Hello I am running PRSice 2
But there are many variants info which is not included during the process
My code:
Rscript PRSice.R\
--prsice PRSice_linux\
--dir /home/projects/base-files/T2test/PRSice\
--base T2baseNoBMI.uniq.txt\
--target contn.analysis.PRS#\
--pheno T2.train.control60.txt\
--cov covariates.cont60.txt\
--binary-target T\
--snp rsID\
--chr CHR\
--bp BP\
--A1 A1\
--A2 A2\
--stat BETA\
--pvalue Pvalue\
--extract PRSice.valid\
--print-snp\
--score sum\
--out PRSice-res\
My log file suggest that 1476197 SNPs are not being included,
5965221 variant(s) observed in base file, with:
1310476 variant(s) excluded based on user input
4654745 total variant(s) included from base file
Loading Genotype info from target
==================================================
187786 people (86770 male(s), 101016 female(s)) observed
187786 founder(s) included
1476197 variant(s) not found in previous data
226 variant(s) with mismatch information
4654745 variant(s) included
The first column in my base file has effect allele column A1 and second is reference allele A2. In the target data which is in the form of bed bim fam, the first column is ref allele and the second one effect allele. Does this causing the exclusion of so many SNPs ? How to fix this
Or is there something else I am missing
Thanks a lot
Ok, so you think excluding 1.5 million varaint wont make much difference since I already have almost 4.5 million varaint considered by PRSice. Actually, I considered external GWAS that has only chromosome and base position columns. In order to get rsIDs I matched base positions from my target data with rsIDs (from UKBB).

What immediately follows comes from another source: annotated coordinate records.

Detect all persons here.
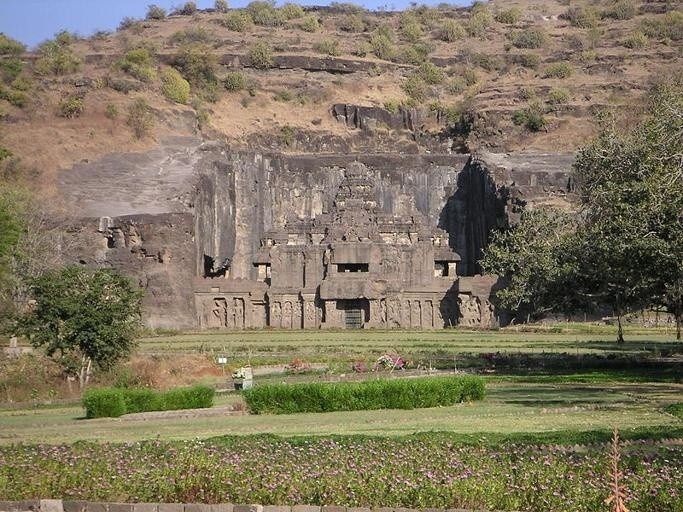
[212,299,226,328]
[232,299,244,327]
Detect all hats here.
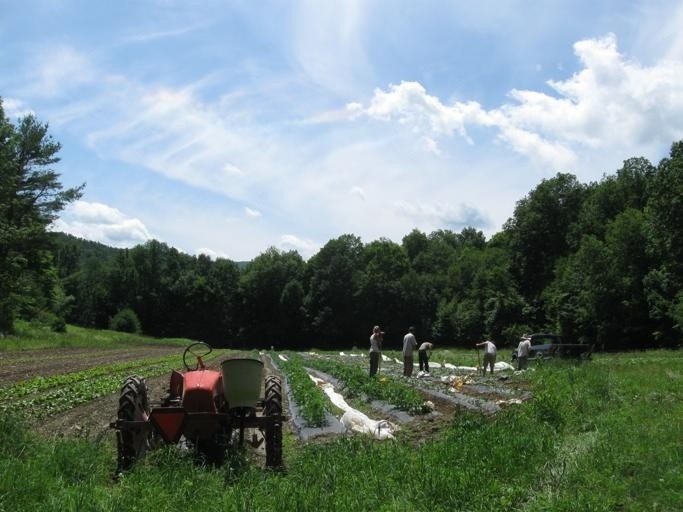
[373,326,379,331]
[521,334,528,339]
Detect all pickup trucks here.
[511,334,590,358]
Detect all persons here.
[403,326,418,376]
[476,340,497,377]
[369,325,383,377]
[517,334,531,369]
[418,342,435,373]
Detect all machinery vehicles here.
[108,339,283,466]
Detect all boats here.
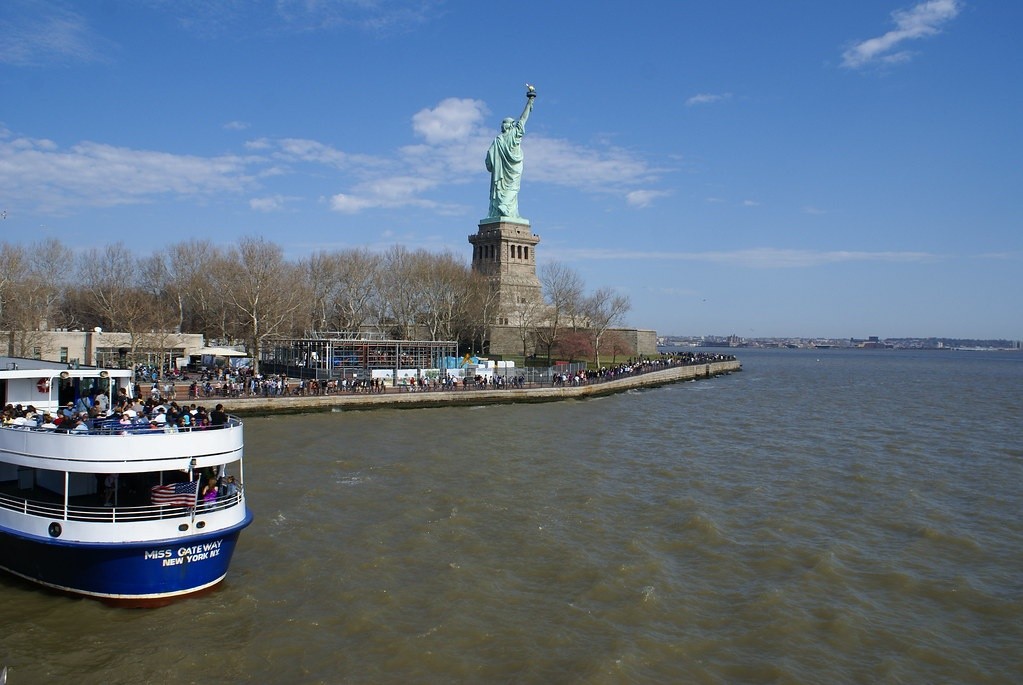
[0,356,255,608]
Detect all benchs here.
[87,412,168,434]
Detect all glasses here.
[191,420,195,421]
[182,421,185,422]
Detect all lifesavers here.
[38,378,53,393]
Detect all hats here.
[119,388,126,394]
[67,402,74,406]
[43,411,50,414]
[168,418,175,423]
[157,407,164,412]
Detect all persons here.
[298,378,386,396]
[485,96,534,217]
[107,358,188,400]
[0,389,229,435]
[553,351,736,386]
[404,375,458,392]
[462,374,525,389]
[188,364,292,399]
[104,474,119,506]
[186,464,236,509]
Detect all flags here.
[151,480,197,508]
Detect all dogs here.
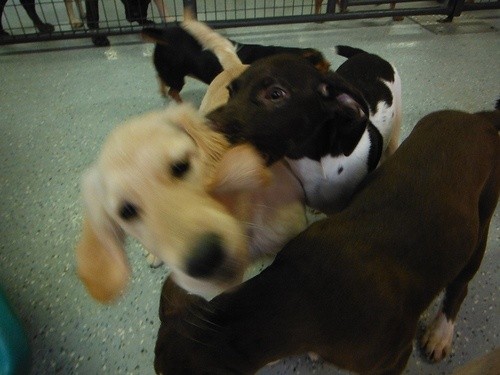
[72,15,500,375]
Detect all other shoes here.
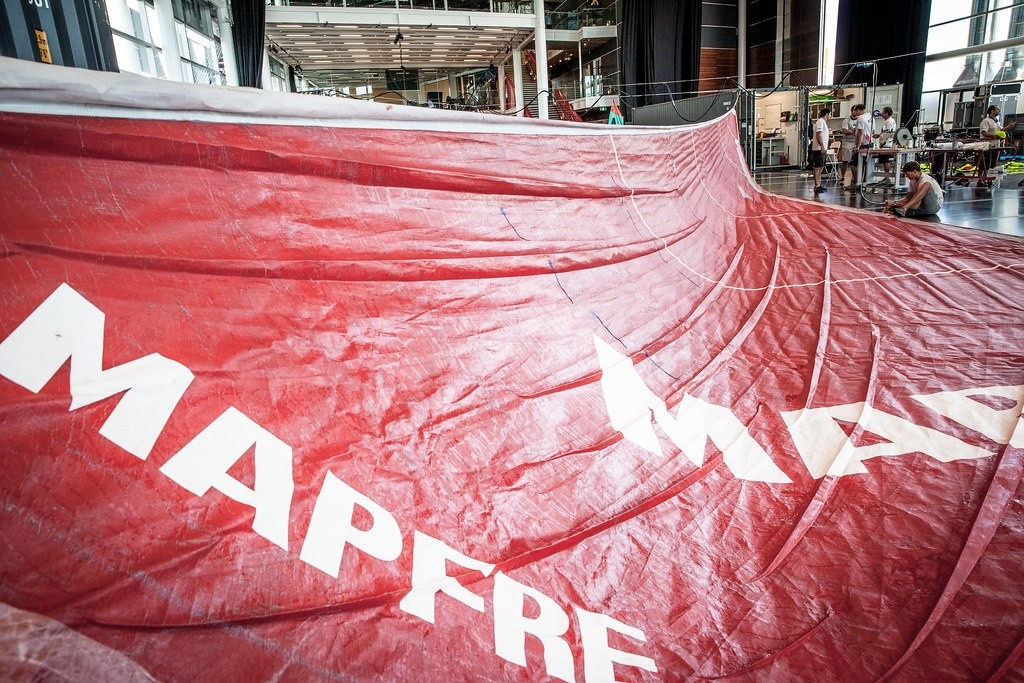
[814,184,827,191]
[976,180,988,187]
[878,179,890,183]
[893,207,905,217]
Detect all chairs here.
[822,141,844,190]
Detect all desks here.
[856,147,1013,196]
[756,138,784,166]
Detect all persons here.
[975,104,1018,187]
[871,106,897,183]
[840,103,876,188]
[879,161,943,218]
[810,108,831,194]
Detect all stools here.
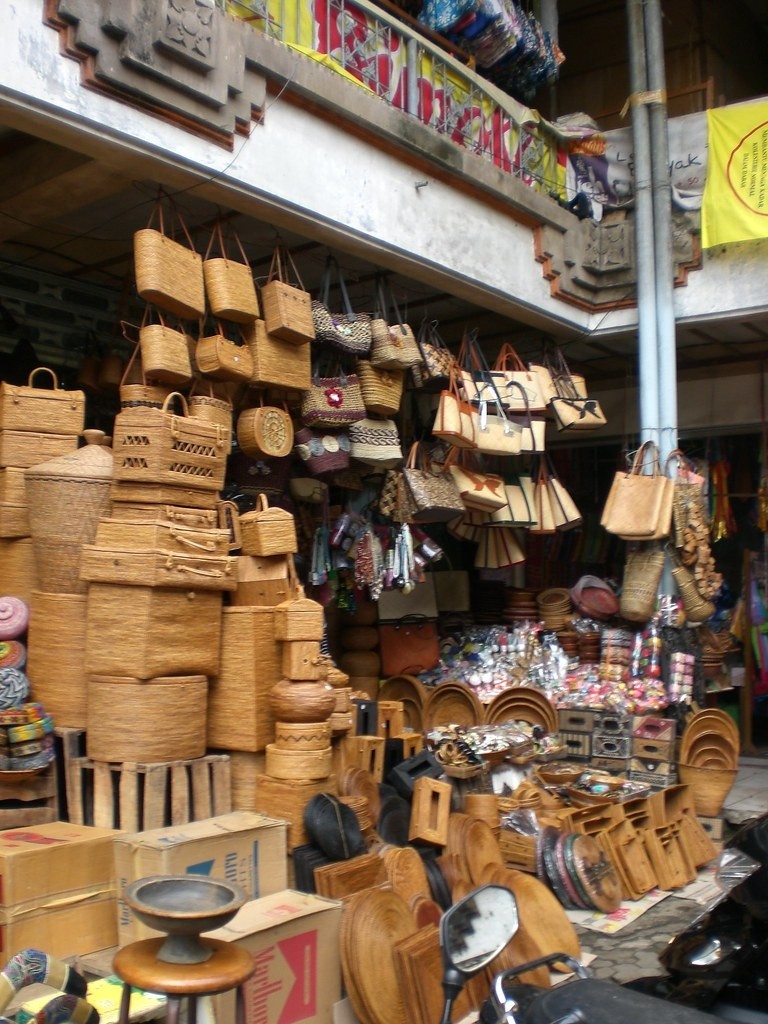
[112,936,255,1024]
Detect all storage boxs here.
[199,888,342,1024]
[82,585,223,680]
[115,814,287,951]
[336,697,454,843]
[0,820,132,971]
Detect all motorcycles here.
[440,807,768,1023]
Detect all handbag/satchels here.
[2,188,735,675]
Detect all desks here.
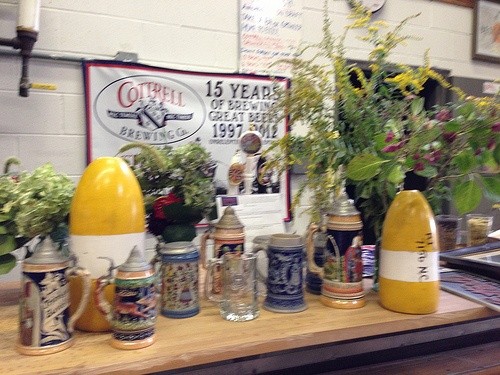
[1,295,500,375]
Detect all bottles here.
[321,195,367,309]
[377,190,440,315]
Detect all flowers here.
[117,137,217,216]
[0,159,76,272]
[248,0,499,236]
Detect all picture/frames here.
[472,1,500,64]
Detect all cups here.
[157,241,201,319]
[434,214,462,252]
[94,245,158,350]
[16,237,92,356]
[261,233,310,314]
[203,253,261,322]
[200,207,246,293]
[305,240,327,294]
[466,213,494,247]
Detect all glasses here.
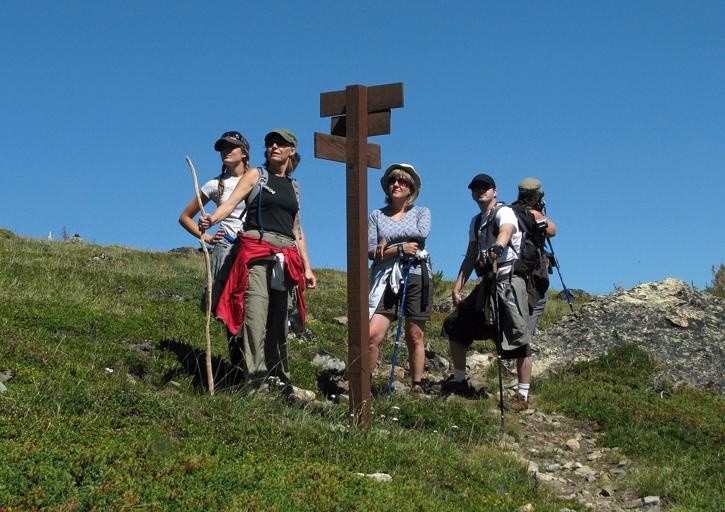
[388,177,411,187]
[221,132,247,146]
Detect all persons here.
[363,161,434,396]
[196,127,324,416]
[430,172,534,412]
[177,129,258,370]
[503,175,557,335]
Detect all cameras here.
[535,201,545,211]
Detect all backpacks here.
[488,204,541,277]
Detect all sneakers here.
[430,374,469,395]
[503,392,530,412]
[410,385,425,398]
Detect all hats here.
[215,130,250,152]
[468,174,495,189]
[381,163,422,194]
[264,128,297,147]
[518,178,543,193]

So, base and target should have same number of matching rsIDs but I am still confused why PRSice is unable to process milllion of SNPs in my analysis.
So your base data has chr:bp format, and your target has rsid. from the number of SNPs. You can check the overlap between the two using R
and see what numbers you are getting. I am assuming your rsID column in your base is the original ID.